In Antonio Gramsci Shipping Corp & Others v. Stepanovs4, the High Court decided that the corporate veil should be pierced to allow contractual claims to be brought against non-contracting parties. In situations where the contracting party was merely a ‘puppet’ company, a victim could bring a contractual claim against both the ‘puppet’ company and the non-contracting ‘puppeteer’, who ‘all the time was pulling the strings’.

However, in VTB Capital plc v. Nutritek International Corp & Others5, the High Court declined to follow Gramsci v. Stepanovs. The facts are set out below. VTB entered into a loan agreement with a third party (RAP) in order to fund the acquisition of various dairy companies from Nutritek. RAP subsequently defaulted on the loan. VTB alleged that it had been induced to enter into the loan agreement by fraudulent misrepresentations made by Nutritek as to Nutritek’s control of RAP and the value of the dairy companies. After entering into the loan agreement, VTB discovered that RAP and Nutritek were under common control and, therefore, the transaction was not ‘at arm’s length’.

VTB initially pleaded causes of action against the defendants in deceit and unlawful means conspiracy, but later applied to amend its particulars of claim in order to bring a contractual claim against the second, third and fourth defendants.
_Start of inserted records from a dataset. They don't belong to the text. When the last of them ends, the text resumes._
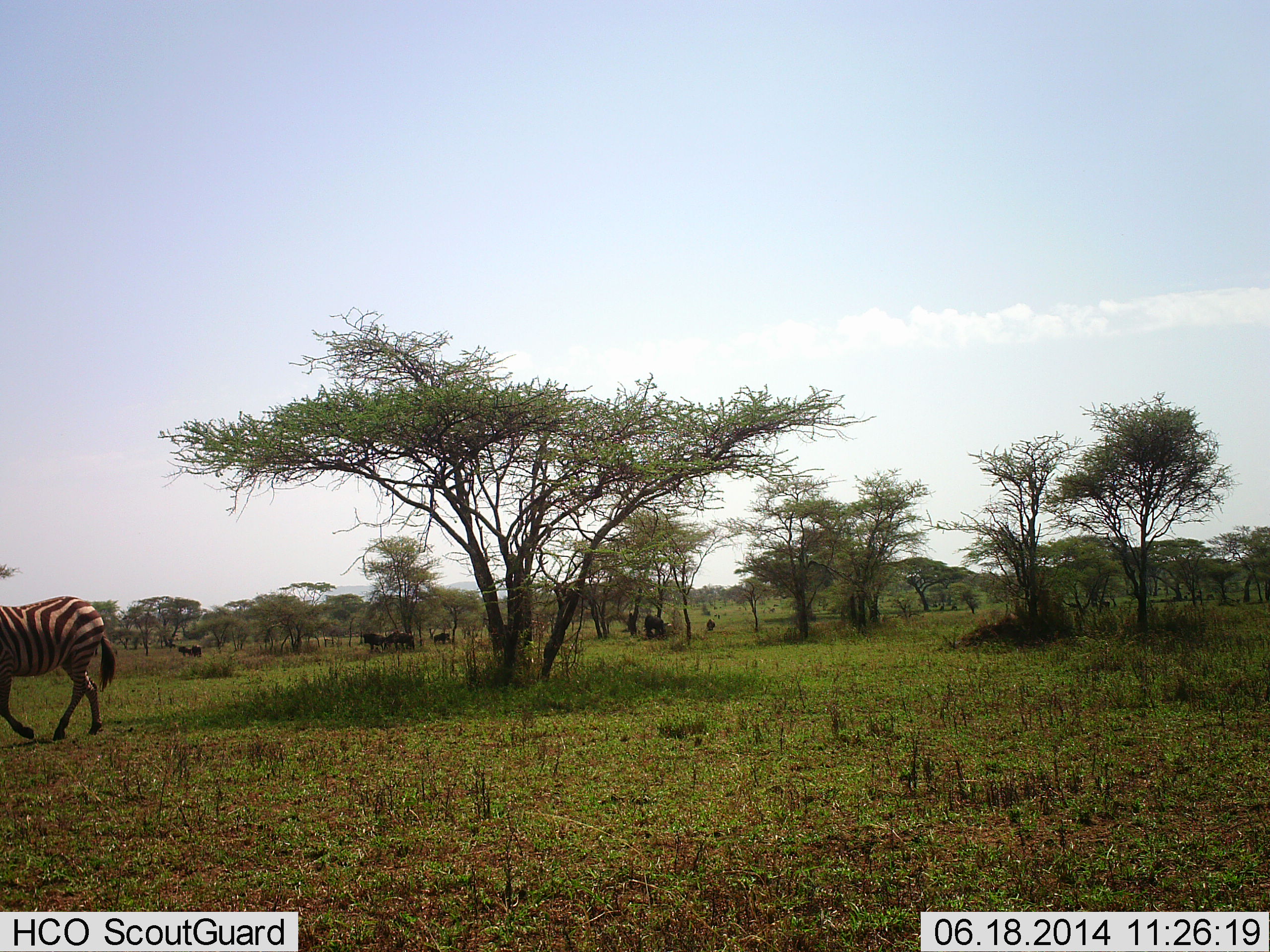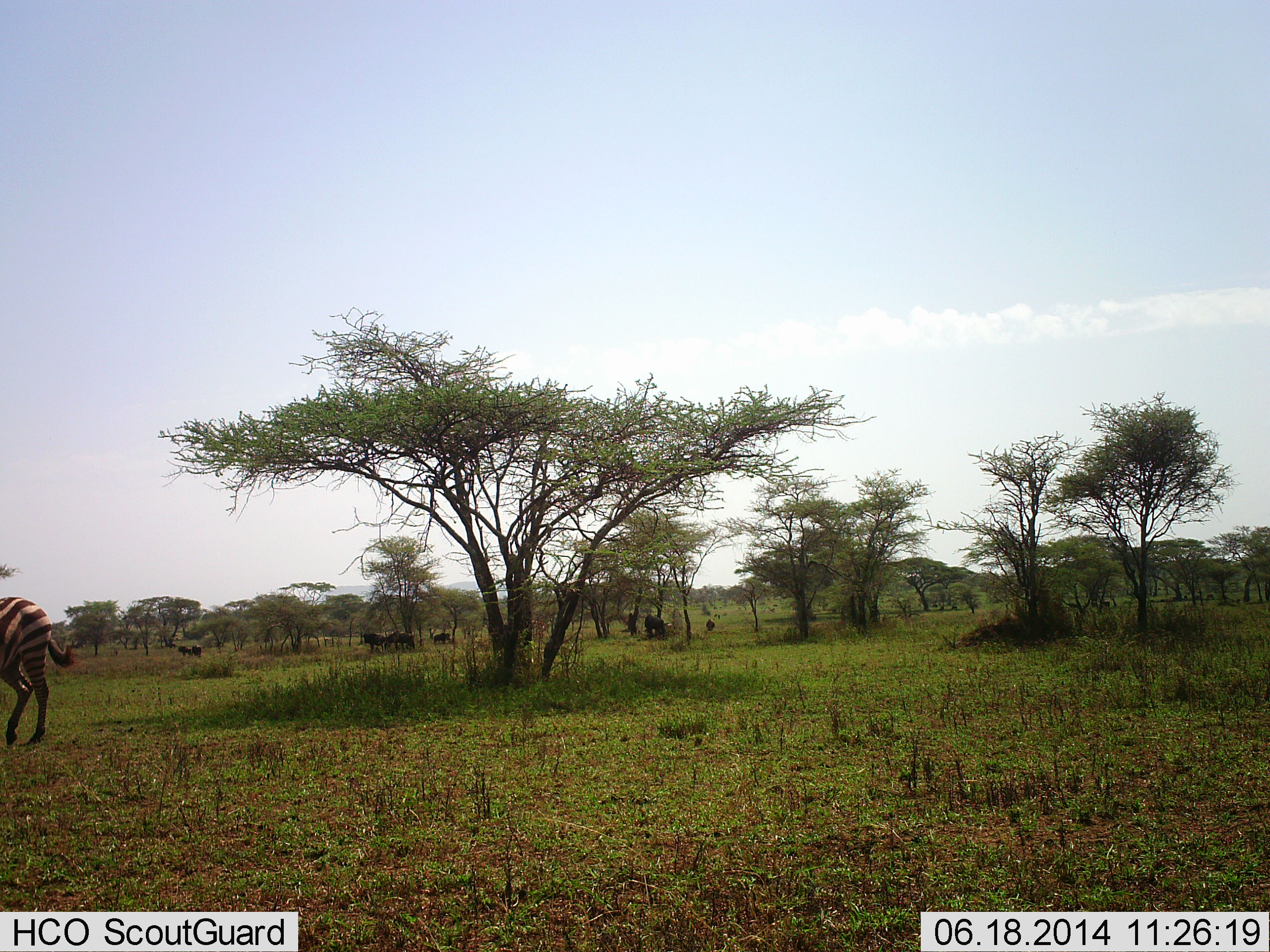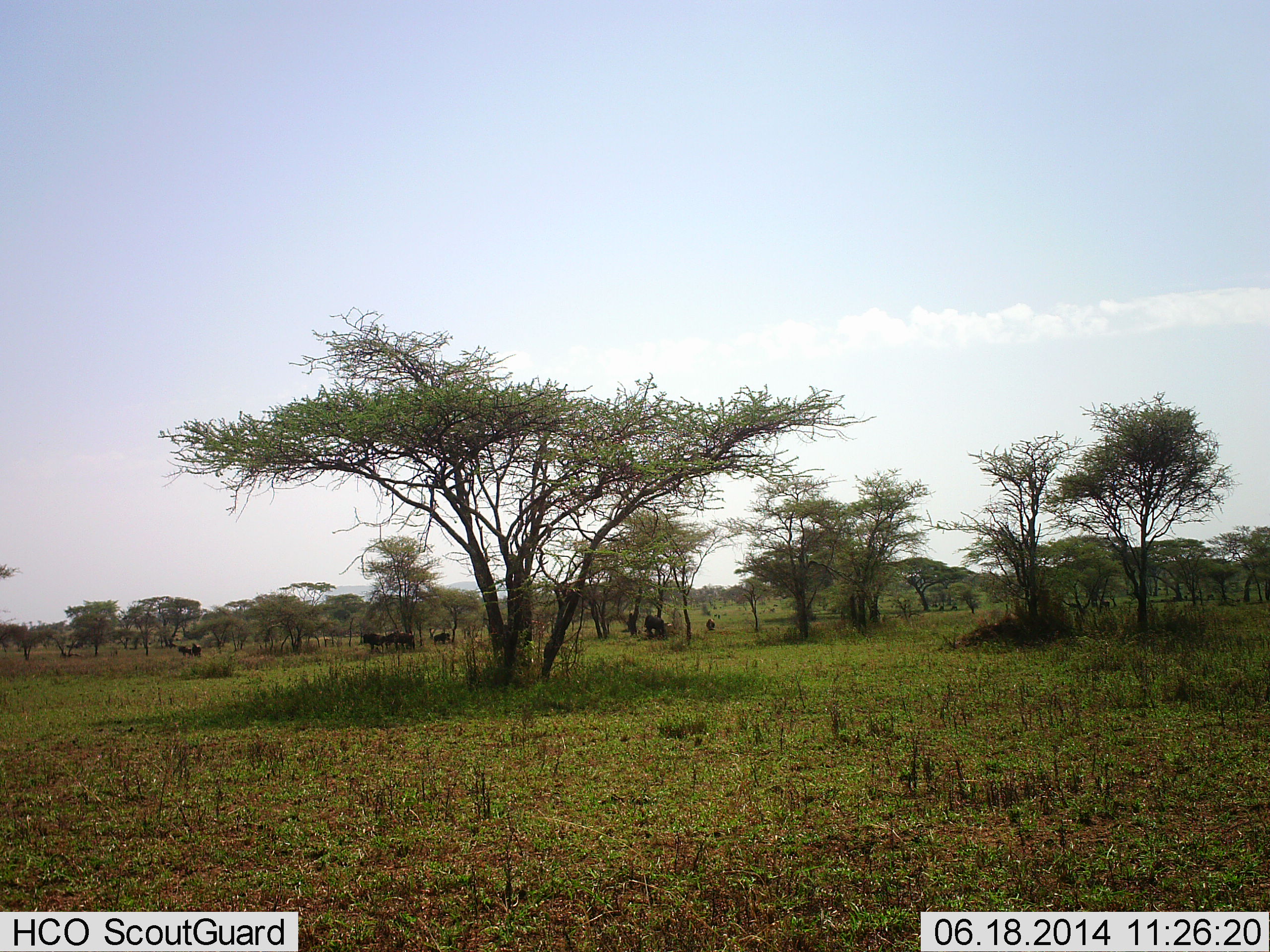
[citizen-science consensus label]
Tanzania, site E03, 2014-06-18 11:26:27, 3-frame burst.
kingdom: Animalia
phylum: Chordata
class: Mammalia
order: Perissodactyla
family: Equidae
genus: Equus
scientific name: Equus quagga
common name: plains zebra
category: zebra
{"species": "zebra (plains zebra) (Equus quagga)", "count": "1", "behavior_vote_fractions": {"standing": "9%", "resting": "0%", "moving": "100%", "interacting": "0%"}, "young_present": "0%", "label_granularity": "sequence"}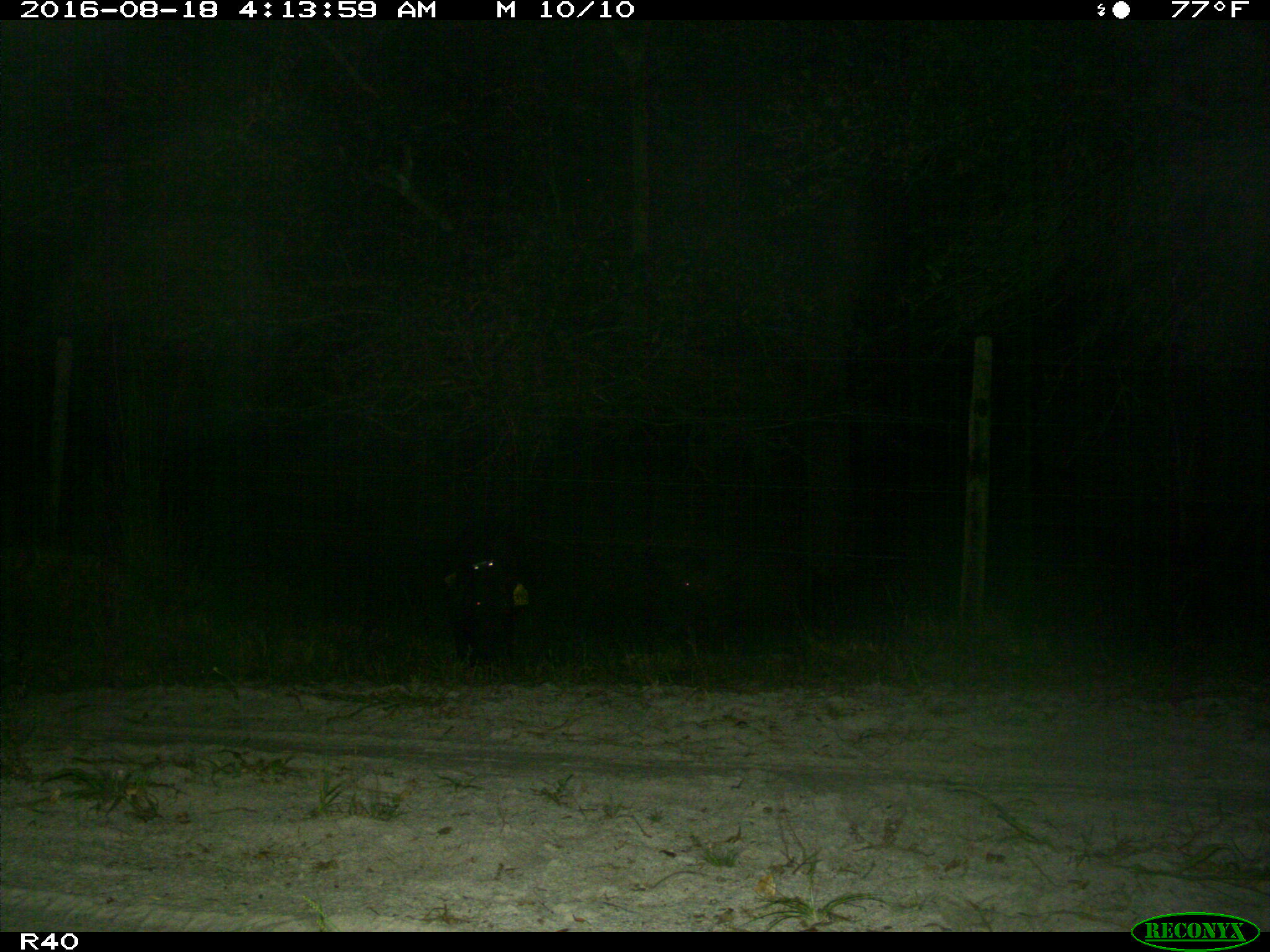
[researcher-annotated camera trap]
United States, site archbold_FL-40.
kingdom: Animalia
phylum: Chordata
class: Mammalia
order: Artiodactyla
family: Suidae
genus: Sus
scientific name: Sus scrofa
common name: wild boar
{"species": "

VTB’s application was refused; the High Court held that it was not appropriate to pierce the corporate veil and allow contractual claims to proceed against the defendants, who were not contracting parties to the loan agreement, i.e., the puppeteer could not be placed into the puppet’s contract.

Clarification by the Court of Appeal

On appeal, the Court of Appeal upheld the decision of the High Court; it was not open to the English courts to hold, once the corporate veil has been pierced, that a puppeteer was a party to a puppet company’s contract.

The Court of Appeal also used the opportunity to re-state and clarify the general principles a court should apply when deciding whether to pierce the corporate veil:

  1. Ownership and control of a company are not of themselves sufficient to justify piercing the veil
  2. The court cannot pierce the corporate veil, even when no unconnected third party is involved, merely because it is perceived that to do so is necessary in the interests of justice
  3. The corporate veil can only be pierced when there is some impropriety
  4. The company’s involvement in an impropriety will not by itself justify a piercing of its veil: the impropriety “must be linked to use of the company structure to avoid or conceal liability
  5. It follows that if the court is to pierce the veil, it is necessary to show both control of the company by the wrongdoer and impropriety in the sense of a misuse of the company as a device or façade to conceal wrongdoing
  6. A company can be a façade for such purposes even though not incorporated with deceptive intent; “the question is whether it is being used as a façade at the time of the relevant transaction(s)
  7. A piercing of the corporate veil will not be available only if there is no other remedy available against the wrongdoers for the wrong they have committed

Conclusion

The Court of Appeal, in upholding the decision of the High Court in this case, has provided much-needed clarity to the question of the circumstances in which the corporate veil can be pierced. As such, it serves as a useful reminder of the fundamental principle of English law that a company has a separate legal personality from its members, and that only in exceptional circumstances will the court pierce the corporate veil.